Yurtdışında da gündemde
Dizilerdeki terapi seansları üzerinden tartışmalar başka ülkelerde de yaşanıyor. Örneğin ABD’de ‘Big Little Lies’ dizisinde Nicole Kidman’ın canlandırdığı Celeste karakterinin terapisti Dr. Reisman ‘fazla sert’ olmakla eleştiriliyor. Daha önce de ‘Monk’, ‘The Sopranos’, ‘Frasier’, ‘Ally McBeal’ gibi dizilerde terapi seanslarına konuk olmuştuk. ‘Anlat Bakalım / Analyze This’ filminde Billy Crystal ve ‘Asabiyim / Anger Management’ filminde Jack Nicholson’ın canlandırdığı terapistler de sıradışı yöntemleriyle seyircileri güldürmüştü.
O ODADA KONUŞULAN HER ŞEY MAHREMDİR
Türkiye Psikiyatri Derneği Merkez Yönetim Kurulu Üyesi Doç. Dr. Serap Erdoğan Taycan, özellikle dizilerle ve terapi sahneleriyle ilgili eleştirilerini dile getiriyor.
Ülkemizde psikoterapiyi konu alan diziler bir süredir revaçta. Bireyin psikolojisinin bu kadar geriye itildiği bir kültürde psikoterapinin bu denli ilgi çekmesinin, psikiyatrik başvuruları da arttıracağı düşünüldü. Bu dizilerin psikiyatriyle toplum arasında bir iyi niyet elçisi işlevi göreceği gibi bir beklentiye girildi. Bu böyle olacak mı, bunu zaman gösterecek.

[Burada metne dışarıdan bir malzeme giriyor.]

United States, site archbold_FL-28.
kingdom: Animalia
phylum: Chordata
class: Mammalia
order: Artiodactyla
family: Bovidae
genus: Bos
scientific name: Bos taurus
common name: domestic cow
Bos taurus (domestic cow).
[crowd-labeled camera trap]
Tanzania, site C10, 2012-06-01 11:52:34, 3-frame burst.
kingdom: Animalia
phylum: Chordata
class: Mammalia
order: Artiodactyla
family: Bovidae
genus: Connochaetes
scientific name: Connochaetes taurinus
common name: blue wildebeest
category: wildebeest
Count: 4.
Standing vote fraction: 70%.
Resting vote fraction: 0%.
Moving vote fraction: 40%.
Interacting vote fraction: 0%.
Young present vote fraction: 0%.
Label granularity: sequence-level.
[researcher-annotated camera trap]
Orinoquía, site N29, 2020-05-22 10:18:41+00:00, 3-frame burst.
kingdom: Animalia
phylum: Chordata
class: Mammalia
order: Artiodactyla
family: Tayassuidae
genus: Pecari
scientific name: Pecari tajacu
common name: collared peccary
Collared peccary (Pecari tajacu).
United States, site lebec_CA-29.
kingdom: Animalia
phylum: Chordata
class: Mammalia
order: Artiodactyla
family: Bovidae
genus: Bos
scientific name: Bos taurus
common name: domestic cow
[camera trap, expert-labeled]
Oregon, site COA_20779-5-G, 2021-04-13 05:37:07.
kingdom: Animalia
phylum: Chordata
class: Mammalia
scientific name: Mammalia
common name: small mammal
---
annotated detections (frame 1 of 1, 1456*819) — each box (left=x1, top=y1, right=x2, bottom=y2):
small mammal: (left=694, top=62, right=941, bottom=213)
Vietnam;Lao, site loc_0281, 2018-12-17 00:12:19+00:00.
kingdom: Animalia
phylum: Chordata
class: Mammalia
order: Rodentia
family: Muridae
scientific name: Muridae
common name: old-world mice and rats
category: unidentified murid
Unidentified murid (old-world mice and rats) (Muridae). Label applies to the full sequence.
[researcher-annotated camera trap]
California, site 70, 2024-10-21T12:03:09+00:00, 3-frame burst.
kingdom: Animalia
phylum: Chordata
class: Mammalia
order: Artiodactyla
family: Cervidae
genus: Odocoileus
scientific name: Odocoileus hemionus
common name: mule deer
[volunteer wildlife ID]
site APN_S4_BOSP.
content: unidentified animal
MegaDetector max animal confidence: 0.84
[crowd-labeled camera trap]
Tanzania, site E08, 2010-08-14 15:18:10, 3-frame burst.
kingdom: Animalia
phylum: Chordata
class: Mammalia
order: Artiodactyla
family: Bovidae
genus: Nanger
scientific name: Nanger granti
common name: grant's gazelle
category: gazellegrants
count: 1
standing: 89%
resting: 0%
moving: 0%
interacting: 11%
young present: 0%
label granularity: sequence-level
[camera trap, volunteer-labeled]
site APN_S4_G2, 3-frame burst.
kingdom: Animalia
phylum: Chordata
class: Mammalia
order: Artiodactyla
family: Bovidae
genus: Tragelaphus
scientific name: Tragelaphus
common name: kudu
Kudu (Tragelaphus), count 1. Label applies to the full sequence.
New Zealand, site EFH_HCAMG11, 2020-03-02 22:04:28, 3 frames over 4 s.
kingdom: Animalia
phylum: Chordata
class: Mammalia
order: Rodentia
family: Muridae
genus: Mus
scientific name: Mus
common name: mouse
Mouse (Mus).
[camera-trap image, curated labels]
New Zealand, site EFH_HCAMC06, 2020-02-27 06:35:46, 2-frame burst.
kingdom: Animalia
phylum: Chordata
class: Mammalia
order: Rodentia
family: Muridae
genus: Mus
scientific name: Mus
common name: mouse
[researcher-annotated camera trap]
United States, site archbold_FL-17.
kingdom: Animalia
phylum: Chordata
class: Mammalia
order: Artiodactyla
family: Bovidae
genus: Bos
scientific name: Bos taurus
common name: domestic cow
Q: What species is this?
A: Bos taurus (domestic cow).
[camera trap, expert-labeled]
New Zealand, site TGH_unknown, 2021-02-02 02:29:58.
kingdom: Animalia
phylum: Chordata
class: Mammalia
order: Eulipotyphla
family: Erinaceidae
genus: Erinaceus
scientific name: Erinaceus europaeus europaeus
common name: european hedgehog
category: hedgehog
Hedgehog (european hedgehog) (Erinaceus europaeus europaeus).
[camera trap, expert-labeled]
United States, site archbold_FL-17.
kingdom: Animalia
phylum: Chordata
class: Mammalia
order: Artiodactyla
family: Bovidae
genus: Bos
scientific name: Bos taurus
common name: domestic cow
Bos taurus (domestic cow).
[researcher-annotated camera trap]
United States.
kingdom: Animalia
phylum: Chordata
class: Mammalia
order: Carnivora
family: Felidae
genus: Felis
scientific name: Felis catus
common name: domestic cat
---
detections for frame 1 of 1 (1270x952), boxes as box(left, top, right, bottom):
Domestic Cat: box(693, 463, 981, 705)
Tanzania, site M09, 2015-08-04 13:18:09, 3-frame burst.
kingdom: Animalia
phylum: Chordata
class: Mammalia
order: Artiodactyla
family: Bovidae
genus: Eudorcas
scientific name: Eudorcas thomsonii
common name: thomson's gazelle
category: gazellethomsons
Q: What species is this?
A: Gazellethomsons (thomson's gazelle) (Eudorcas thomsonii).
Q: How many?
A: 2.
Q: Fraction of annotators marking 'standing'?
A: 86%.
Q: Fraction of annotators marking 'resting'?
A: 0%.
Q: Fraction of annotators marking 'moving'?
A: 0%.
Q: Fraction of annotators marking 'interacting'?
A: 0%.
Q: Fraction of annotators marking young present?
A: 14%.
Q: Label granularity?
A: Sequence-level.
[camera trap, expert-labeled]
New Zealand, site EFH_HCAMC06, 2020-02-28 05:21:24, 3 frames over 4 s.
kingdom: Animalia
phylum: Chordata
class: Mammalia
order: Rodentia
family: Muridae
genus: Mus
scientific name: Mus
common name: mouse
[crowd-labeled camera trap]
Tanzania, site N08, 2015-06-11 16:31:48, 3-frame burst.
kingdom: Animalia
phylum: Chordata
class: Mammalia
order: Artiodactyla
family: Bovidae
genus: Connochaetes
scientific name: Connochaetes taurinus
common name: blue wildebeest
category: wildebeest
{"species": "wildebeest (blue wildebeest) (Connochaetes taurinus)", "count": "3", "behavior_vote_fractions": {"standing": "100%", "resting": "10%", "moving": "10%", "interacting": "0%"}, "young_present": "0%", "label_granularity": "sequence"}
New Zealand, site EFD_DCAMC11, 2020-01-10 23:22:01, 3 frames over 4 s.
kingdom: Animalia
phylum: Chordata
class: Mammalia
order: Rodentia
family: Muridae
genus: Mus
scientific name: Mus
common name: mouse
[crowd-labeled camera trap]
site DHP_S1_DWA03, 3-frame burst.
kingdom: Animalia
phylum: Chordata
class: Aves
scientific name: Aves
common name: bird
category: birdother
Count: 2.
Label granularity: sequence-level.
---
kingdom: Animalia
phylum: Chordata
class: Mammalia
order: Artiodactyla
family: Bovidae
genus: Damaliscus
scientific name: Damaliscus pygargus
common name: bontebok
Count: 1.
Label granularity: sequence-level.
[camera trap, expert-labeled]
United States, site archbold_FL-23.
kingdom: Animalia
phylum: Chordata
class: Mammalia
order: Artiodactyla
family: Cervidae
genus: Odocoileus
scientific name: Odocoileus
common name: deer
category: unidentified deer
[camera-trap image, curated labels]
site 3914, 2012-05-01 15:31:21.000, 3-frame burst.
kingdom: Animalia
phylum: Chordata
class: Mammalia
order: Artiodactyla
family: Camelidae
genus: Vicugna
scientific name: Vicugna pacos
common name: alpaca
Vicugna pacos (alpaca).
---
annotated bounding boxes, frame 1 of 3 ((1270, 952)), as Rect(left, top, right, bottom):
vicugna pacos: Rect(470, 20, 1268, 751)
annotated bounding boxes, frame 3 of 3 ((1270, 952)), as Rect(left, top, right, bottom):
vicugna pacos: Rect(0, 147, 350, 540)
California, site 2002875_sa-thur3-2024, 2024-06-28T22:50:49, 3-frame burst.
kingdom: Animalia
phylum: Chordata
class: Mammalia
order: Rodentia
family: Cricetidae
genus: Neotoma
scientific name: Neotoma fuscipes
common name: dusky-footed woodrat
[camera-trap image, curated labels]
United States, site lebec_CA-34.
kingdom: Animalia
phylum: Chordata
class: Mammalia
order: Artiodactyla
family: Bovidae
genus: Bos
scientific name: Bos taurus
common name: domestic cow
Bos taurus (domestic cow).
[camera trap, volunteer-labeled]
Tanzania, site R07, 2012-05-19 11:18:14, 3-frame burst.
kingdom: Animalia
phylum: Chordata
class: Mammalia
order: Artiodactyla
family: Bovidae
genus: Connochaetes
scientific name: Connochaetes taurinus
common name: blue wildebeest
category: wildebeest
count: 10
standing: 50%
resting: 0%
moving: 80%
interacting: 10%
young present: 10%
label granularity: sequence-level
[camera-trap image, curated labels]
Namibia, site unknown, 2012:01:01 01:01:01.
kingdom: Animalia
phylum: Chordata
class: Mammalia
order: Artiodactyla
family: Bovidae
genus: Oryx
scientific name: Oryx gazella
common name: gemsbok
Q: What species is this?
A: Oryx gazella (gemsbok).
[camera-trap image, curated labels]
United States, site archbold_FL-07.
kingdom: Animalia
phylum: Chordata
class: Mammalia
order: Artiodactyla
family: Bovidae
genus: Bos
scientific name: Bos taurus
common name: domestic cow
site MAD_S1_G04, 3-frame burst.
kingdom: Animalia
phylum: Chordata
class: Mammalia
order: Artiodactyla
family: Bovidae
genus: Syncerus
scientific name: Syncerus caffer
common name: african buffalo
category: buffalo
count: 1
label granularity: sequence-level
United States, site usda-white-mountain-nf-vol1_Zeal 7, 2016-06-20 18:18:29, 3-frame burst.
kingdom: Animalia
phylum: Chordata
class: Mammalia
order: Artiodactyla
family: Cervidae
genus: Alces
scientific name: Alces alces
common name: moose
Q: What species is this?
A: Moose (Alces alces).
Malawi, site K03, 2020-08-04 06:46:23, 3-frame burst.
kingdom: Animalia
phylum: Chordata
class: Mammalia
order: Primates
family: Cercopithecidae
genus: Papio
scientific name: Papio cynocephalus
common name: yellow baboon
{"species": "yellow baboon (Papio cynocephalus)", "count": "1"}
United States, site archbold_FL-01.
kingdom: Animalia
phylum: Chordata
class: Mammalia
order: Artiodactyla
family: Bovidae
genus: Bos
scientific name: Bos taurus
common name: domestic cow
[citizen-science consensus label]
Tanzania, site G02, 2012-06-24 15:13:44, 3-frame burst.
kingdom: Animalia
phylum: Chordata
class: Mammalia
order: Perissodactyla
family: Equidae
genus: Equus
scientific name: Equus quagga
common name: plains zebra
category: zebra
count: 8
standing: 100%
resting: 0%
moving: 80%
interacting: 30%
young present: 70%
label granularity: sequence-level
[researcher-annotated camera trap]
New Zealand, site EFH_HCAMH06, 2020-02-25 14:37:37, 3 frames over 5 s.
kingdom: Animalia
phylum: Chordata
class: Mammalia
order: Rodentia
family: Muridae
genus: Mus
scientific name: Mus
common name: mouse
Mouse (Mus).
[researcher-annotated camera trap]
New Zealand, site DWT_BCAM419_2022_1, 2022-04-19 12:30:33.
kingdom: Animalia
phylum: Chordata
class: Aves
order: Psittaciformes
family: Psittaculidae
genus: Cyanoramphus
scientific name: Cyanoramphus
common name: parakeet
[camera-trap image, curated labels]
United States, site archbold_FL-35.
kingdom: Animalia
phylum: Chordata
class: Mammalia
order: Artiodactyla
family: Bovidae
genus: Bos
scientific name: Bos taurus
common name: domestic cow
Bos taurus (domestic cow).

Bu programların en temel olumsuzluğu gerçek terapi hikâyelerini aktarıyor olması. Eğitimlerimizin daha ilk günlerinden itibaren ‘o odada konuşulan her şeyin’ mahrem olduğu bize öğretilir. İstediğiniz kadar izin aldığınızı söyleyin, böylesi özel bir tedavi sürecini bir dizi haline getirip milyonlarla paylaşmanın uygun bir tarafı yok.
Psikoterapistle danışan arasındaki ilişki bir tedavi beklentisiyle kurulur. Sizi tedavi edeceğine inandığınız kişinin onam talebini reddetmeniz çok zordur. Bir boyun eğiş, kabulleniştir. Mahremi gözler önüne sermek terapi ve terapisti sorgulatır.
Psikoterapi, danışanın yakınlık ve onaylanma gibi duygusal gereksinimlerinin karşılandığı değil, bu gereksinimlerinin anlaşılmaya çalışıldığı bir ortamdır. Terapist yansız, yüksüz, yargısız olmak zorunda. Yine eğitimlerimizde bize en çok söylenen şeylerden biri ‘Empati yapmalısınız ama empatinin sempatiyle değiştiğini fark ederseniz yardım alın!’ uyarısıdır.
Senaryonun gerçek terapi öykülerini içerdiği söylendiği için etik yanını tartışabiliriz ama bunlar sonuçta televizyon dizisi. Konunun uzmanları olarak bir dizinin gerçek terapi olmadığını tartışmıyor; merak edildiği için bir açıklama yapıyoruz. Bu noktadan itibaren tartışma, sanat ve gerçek hayat arasındaki taklit ve üretme ilişkisine dair olur, psikoterapiye dair değil.